THE Constitutional Parliamentary Committee (Copac) has demanded to handle cash for its operations, saying the current system where donors and the government pay directly to service providers was slowing the crafting of a new governance charter.

A critical outreach process to record citizens’ opinions on what they want included in the new constitution ground to a halt on Wednesday because there was no money to buy fuel for the exercise. Copac co-chairperson Douglas Mwonzora (above) said the programme would resume soon.
Outreach teams countrywide were left stranded after suppliers refused to release fuel because of non-payment for 60 000 litres of the product which had been supplied on credit.

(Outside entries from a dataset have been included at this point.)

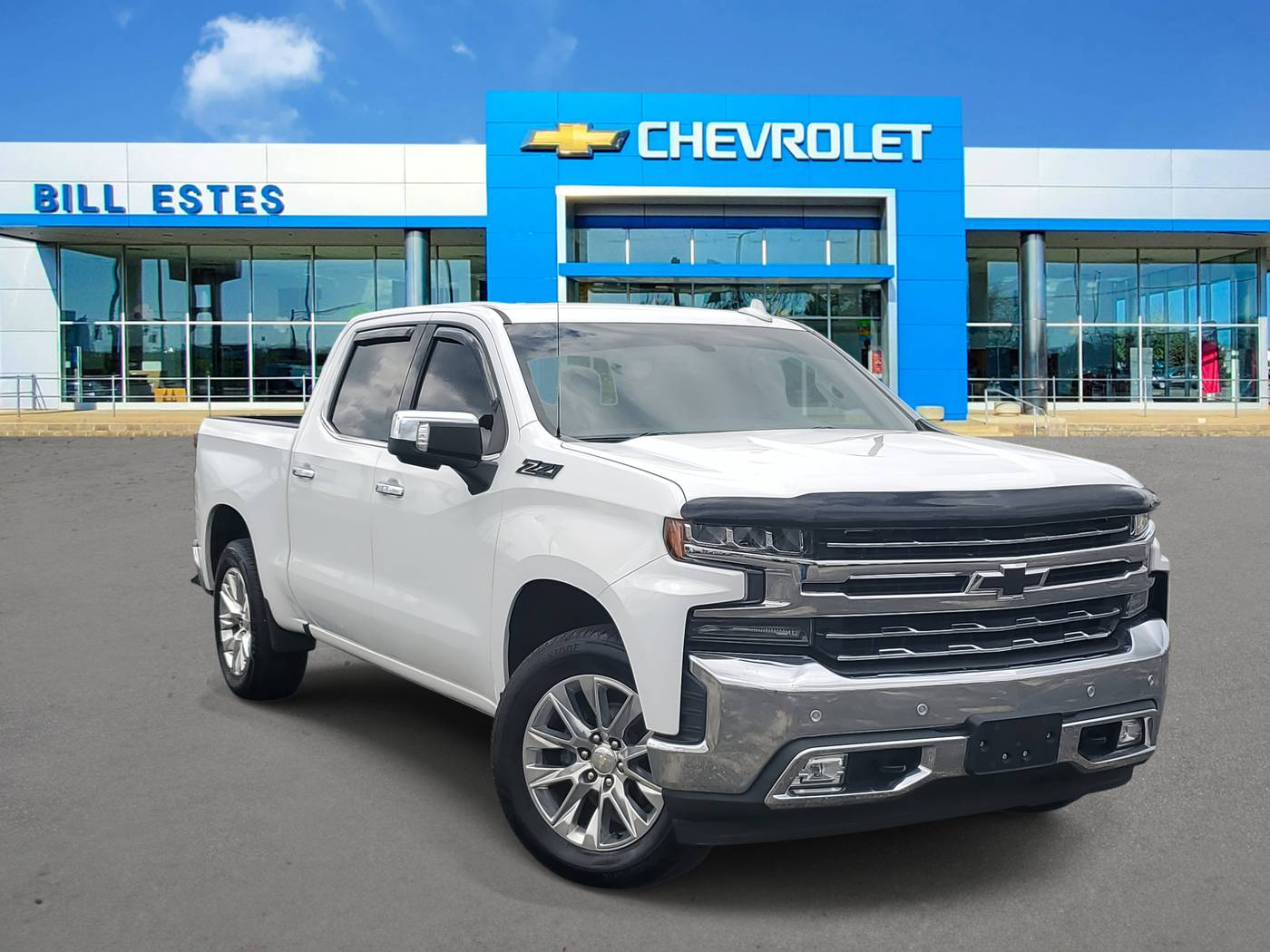 2019 Chevrolet Silverado 1500 LTZ — Pickup Truck — 60,949 mi — Indianapolis, IN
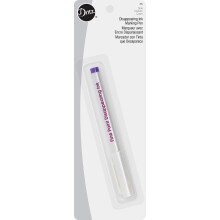 Dritz frsvinner blck finpunkt lila markering penna lila 1 rkning (frpackning med 1) 8,75 x 2,88 x 0,38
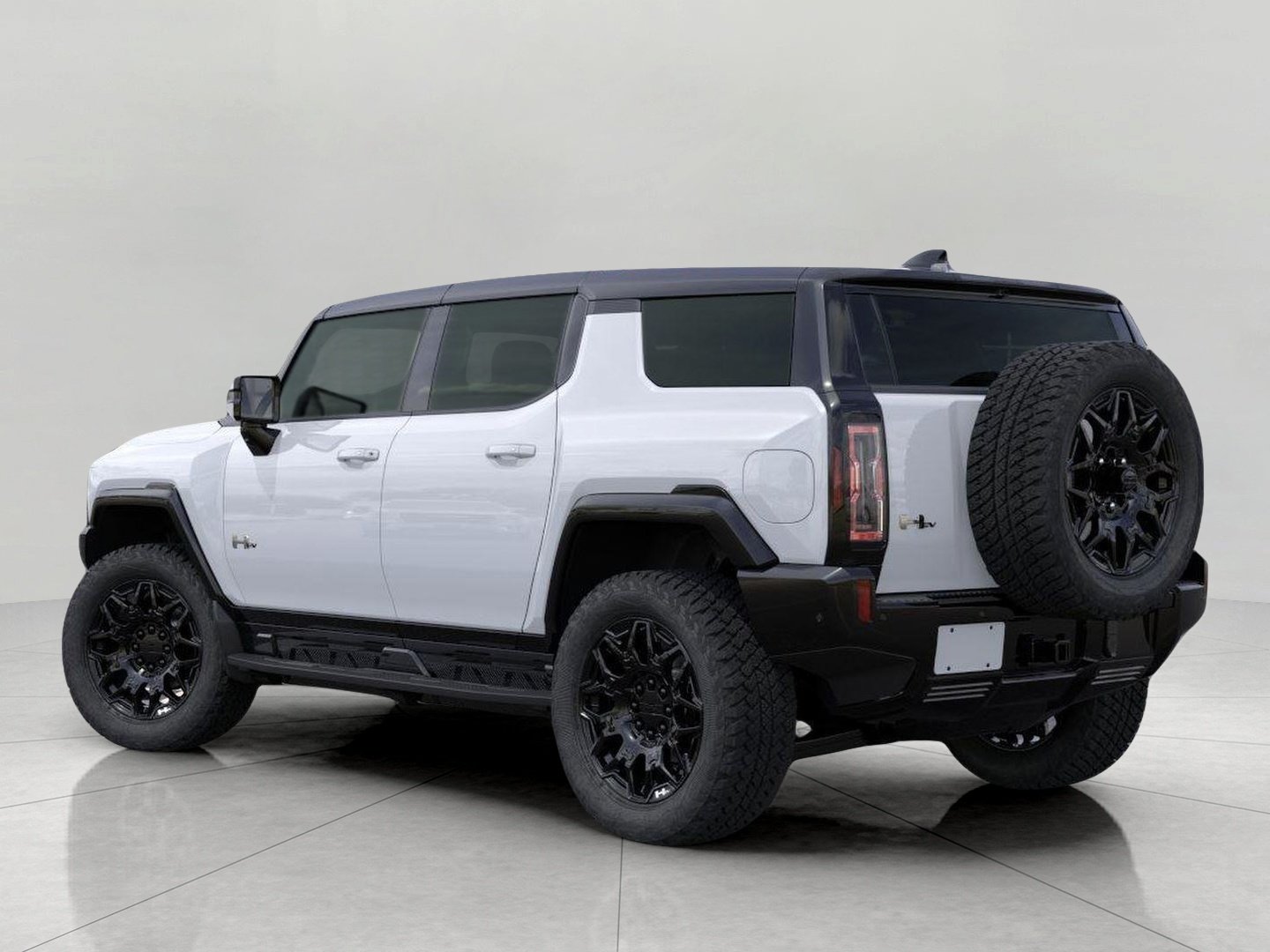 Used 2026 GMC Hummer EV SUV AWD/4WD image 3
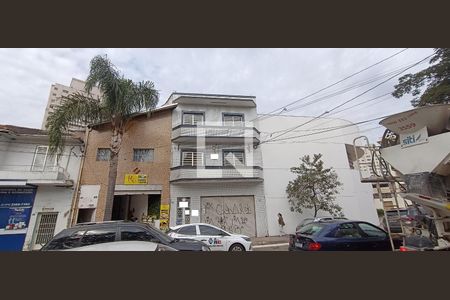 Apartamento para alugar com 44m², 2 quartos e sem vaga Apartamento para alugar com 44m², 2 quartos e sem vagaFachada - Plaquinha
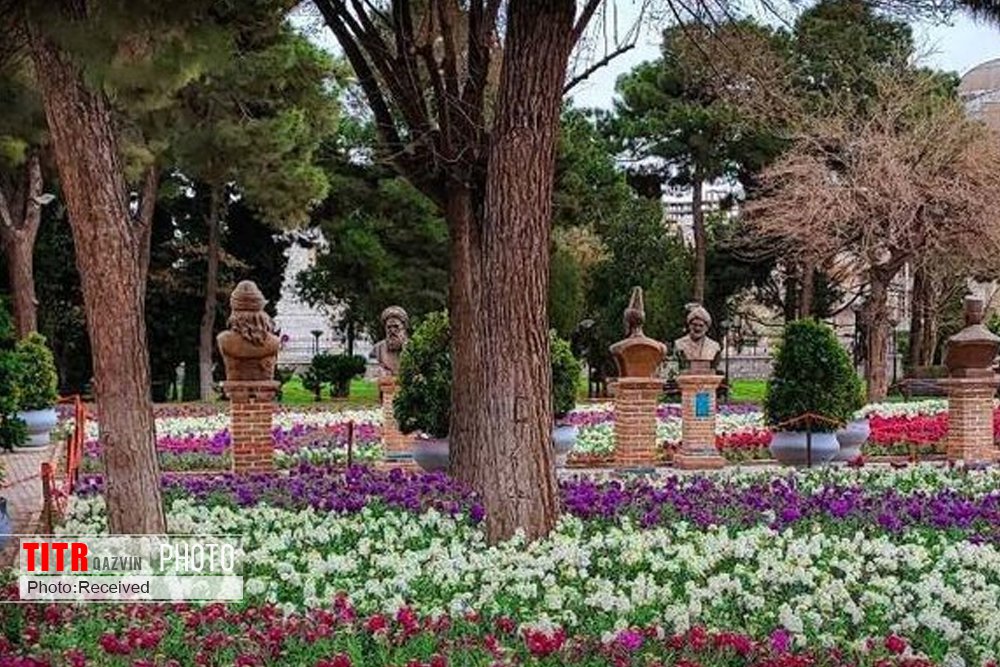 اولین جشنواره گلستان شب بو در قزوین برگزار می‌شود
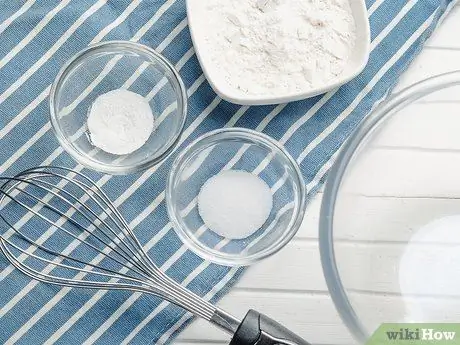 Приготовить шоколадное пирожное, шаг 2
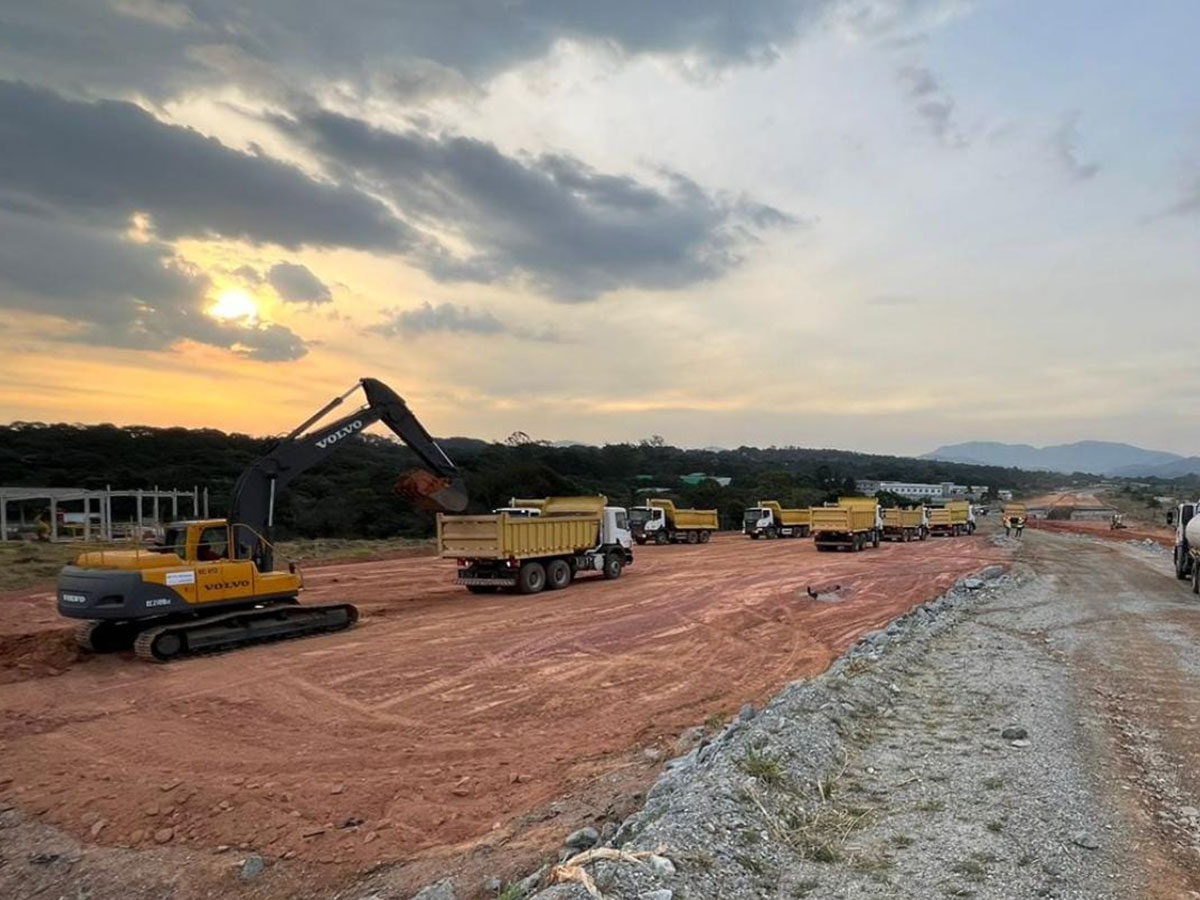 Brasil: Via Appia reanuda obras en el tramo norte de la Rodoanel Mário Covas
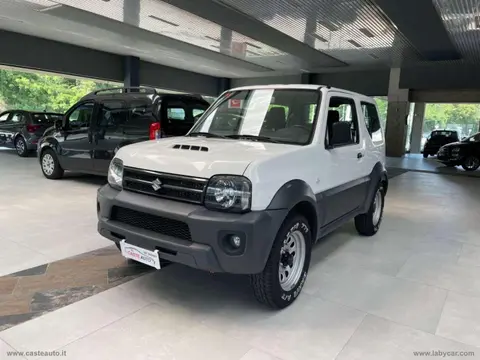 Annonce SUZUKI JIMNY Essence 2018 d'occasion 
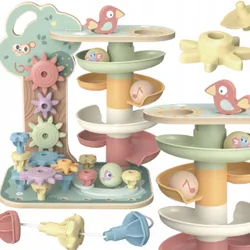 Розвиваюча дитяча іграшка Tooky Toy 39 од Кулодром Монтессорі Розвиваючі ігри для дітей Інтерактивний набір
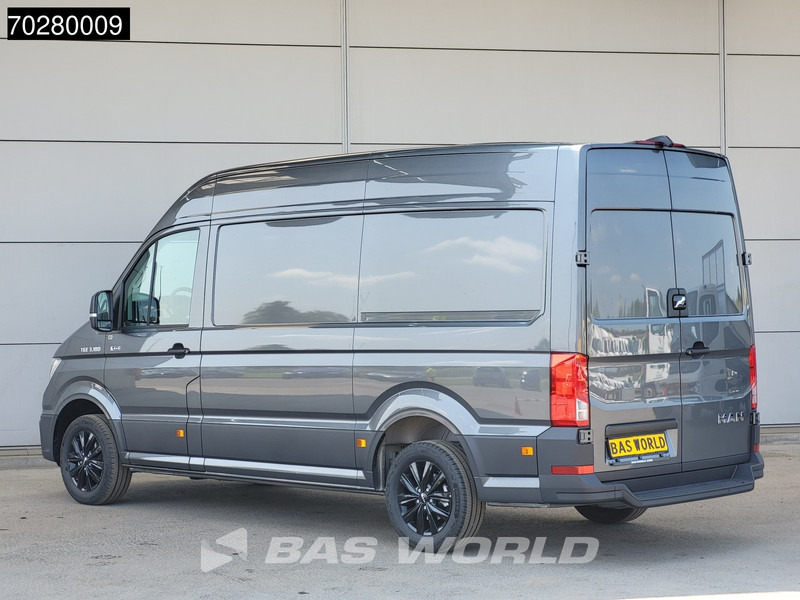 MAN TGE 3.180 4x4 Automaat L3H3 LED ACC Navi Airco Cruise Camera Parkeersensoren L2H2 Allrad 4WD 12m3 Airco - Fourgon utilitaire: photos 3 MAN TGE 3.180 4x4 Automaat L3H3 LED ACC Navi Airco Cruise Camera Parkeersensoren L2H2 Allrad 4WD 12m3 Airco - Fourgon utilitaire: photos 3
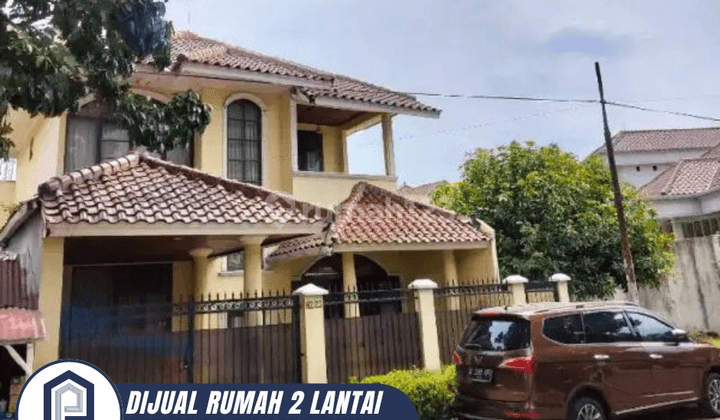 Dijual Rumah Mewah 2 Lantai Di Griya Loka Bsd City 1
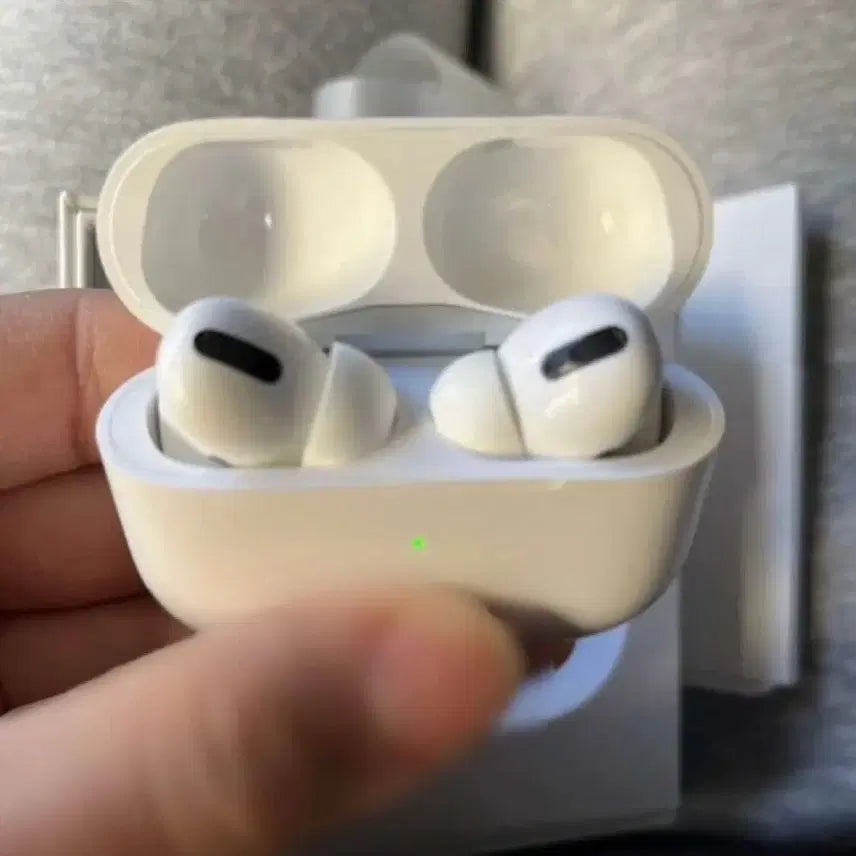 [BUNJANG] Apple AirPods Pro 1st Gen Full Box / 에어팟 프로1 풀박스( 네고 가능 )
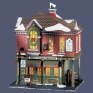 Пивной бар, 17х20 см Mister Christmas 2008 г инфо 10403f.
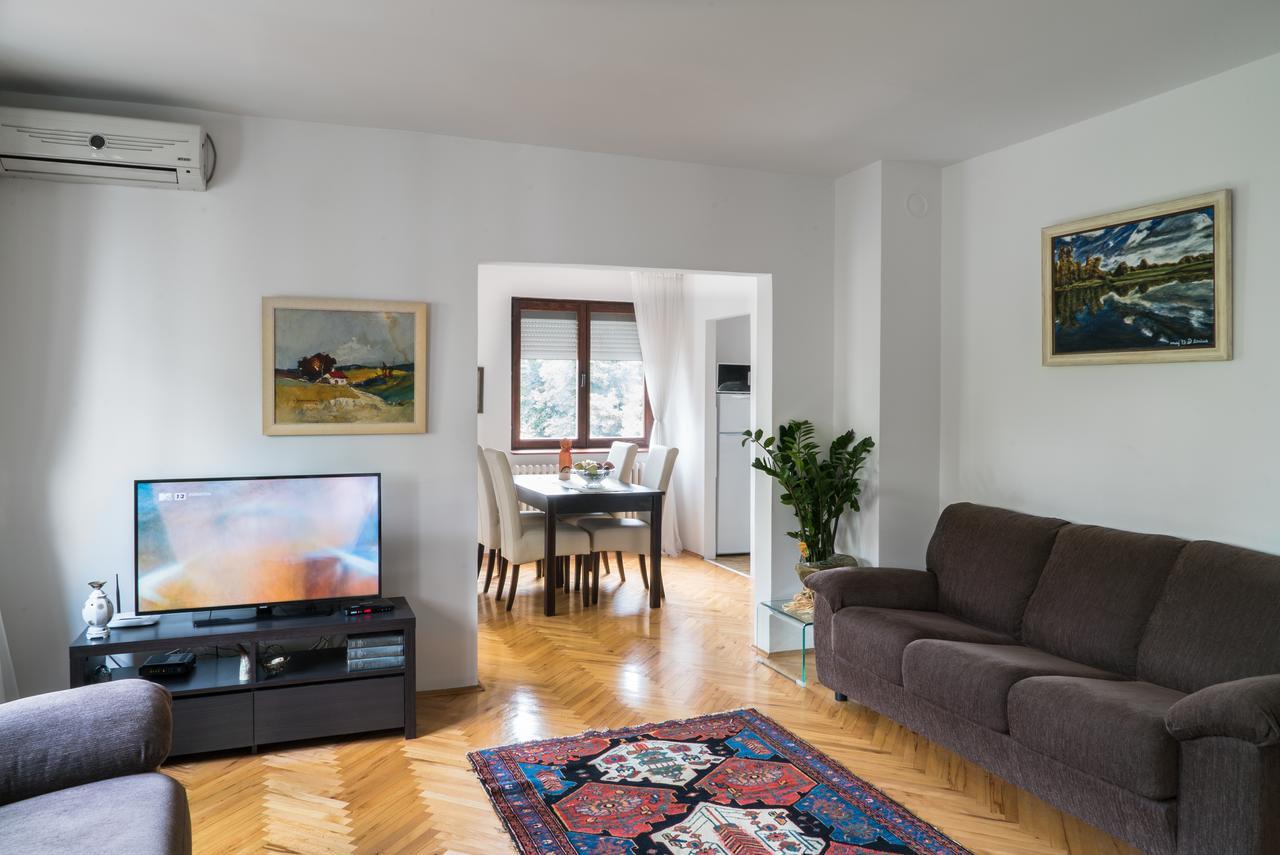 Sensitive Apartment بلغراد المظهر الخارجي الصورة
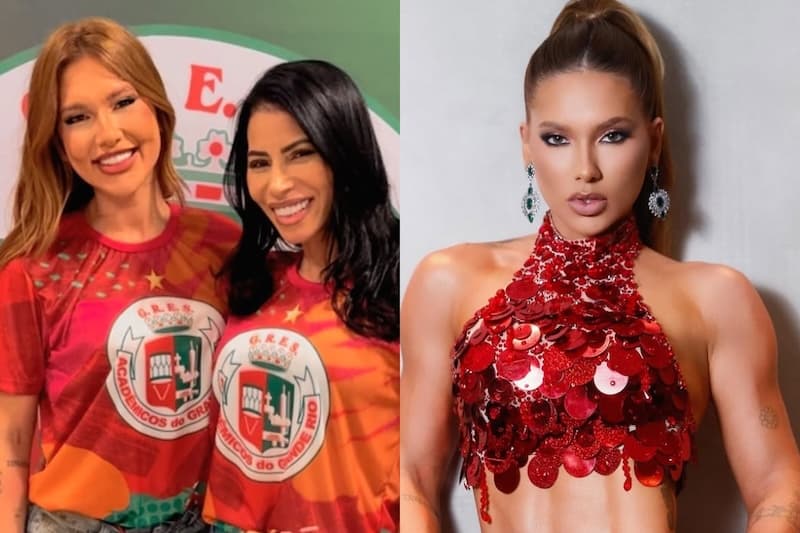 Vice-presidente da Grande Rio desabafa sobre desfalque de Virginia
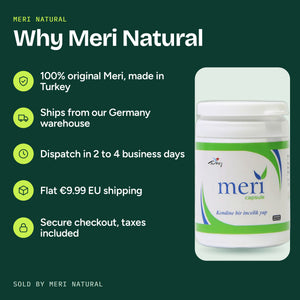 Gélule Detox Meri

“The funding arrangement by the United Nations Development Programme (UNDP) must change from direct payment to advance payment such that Copac handles the cash,” said Mwonzora. “Copac can account for the money and we can also have auditors. That can greatly improve the situation.”
Under the current system, Copac only identifies suppliers of services. The UNDP and government pay the service providers directly, a situation Copac officials say has contributed to the slow pace of the reforms.
The UNDP is assisting in mobilising funds from donors after government said it could only afford part of the expenses needed to successfully complete the constitutional reforms.
This week’s incident was only part of several occurrences where constitutional reforms have been affected by cash shortages.
Mwonzora blamed bureaucracy at the UNDP for late payments of services resulting in outreach teams being ejected from hotels, and the shortage of fuel.
Only recently drivers contracted to the project refused to work because of late payments of their allowances.
He said government was also delaying releasing funds, with only US$300 000 disbursed instead of US$2,5 million it had committed to the process.
Donors and government have refused to accept previous requests by Copac to change the payment system.
Mwonzora, however, said Copac would increase pressure on the matter after the latest incident involving fuel shortages.
“It’s embarrassing that we always make promises, but default. We want to have the money in our hands for the project to succeed,” said Mwonzora.
The drafting of a new constitution is part of President Robert Mugabe, Prime Minister Morgan Tsvangirai and his deputy Arthur Mutambara’s power-sharing agreement signed in September 2008.
The new charter is expected to lay the foundation for future free and fair elections as well as ensure political stability.
Zimbabweans hope the new constitution will also guarantee human rights, civil, political and media freedoms. — Staff Writer.